__Required task__
Turn the material from the line containing "From the snapshot" through the end into a Markdown table with the columns No. and Text, one row per line with its row number, leaving out blank lines.

****************************************

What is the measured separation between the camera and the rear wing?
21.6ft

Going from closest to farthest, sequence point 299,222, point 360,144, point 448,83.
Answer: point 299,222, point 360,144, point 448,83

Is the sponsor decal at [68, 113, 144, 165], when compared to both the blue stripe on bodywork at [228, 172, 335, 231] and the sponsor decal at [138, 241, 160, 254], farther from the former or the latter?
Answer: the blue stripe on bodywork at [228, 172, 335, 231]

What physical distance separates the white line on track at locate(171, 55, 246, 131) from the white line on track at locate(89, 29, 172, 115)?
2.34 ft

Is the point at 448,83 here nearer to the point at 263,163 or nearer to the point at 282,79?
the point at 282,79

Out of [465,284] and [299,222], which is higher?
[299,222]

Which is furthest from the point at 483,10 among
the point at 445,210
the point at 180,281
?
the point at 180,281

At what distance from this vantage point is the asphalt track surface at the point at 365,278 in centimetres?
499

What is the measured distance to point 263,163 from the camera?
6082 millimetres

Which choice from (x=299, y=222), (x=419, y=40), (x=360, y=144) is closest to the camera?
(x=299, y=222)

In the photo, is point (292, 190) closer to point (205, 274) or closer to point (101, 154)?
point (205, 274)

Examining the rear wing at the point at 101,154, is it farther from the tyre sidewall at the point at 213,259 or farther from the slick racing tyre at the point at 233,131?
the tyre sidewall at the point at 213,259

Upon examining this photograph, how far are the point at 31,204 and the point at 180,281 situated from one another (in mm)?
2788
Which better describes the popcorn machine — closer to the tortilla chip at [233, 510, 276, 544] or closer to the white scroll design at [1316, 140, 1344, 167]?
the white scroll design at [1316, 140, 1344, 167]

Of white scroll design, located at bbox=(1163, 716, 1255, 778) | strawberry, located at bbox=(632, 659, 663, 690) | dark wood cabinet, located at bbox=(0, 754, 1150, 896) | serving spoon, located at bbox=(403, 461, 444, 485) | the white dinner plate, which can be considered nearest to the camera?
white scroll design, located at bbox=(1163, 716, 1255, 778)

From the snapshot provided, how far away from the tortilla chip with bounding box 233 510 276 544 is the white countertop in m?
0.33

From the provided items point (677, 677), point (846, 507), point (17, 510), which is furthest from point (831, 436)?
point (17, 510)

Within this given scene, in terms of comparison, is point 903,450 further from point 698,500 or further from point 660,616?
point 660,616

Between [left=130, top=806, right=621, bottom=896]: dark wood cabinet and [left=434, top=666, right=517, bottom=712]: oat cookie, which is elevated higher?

****************************************

__Worked answer__
| No. | Text |
|---|---|
| 1 | From the snapshot provided, how far away from the tortilla chip with bounding box 233 510 276 544 is the white countertop in m? |
| 2 | 0.33 |
| 3 | From the provided items point (677, 677), point (846, 507), point (17, 510), which is furthest from point (831, 436)? |
| 4 | point (17, 510) |
| 5 | Within this given scene, in terms of comparison, is point 903,450 further from point 698,500 or further from point 660,616? |
| 6 | point 660,616 |
| 7 | Between [left=130, top=806, right=621, bottom=896]: dark wood cabinet and [left=434, top=666, right=517, bottom=712]: oat cookie, which is elevated higher? |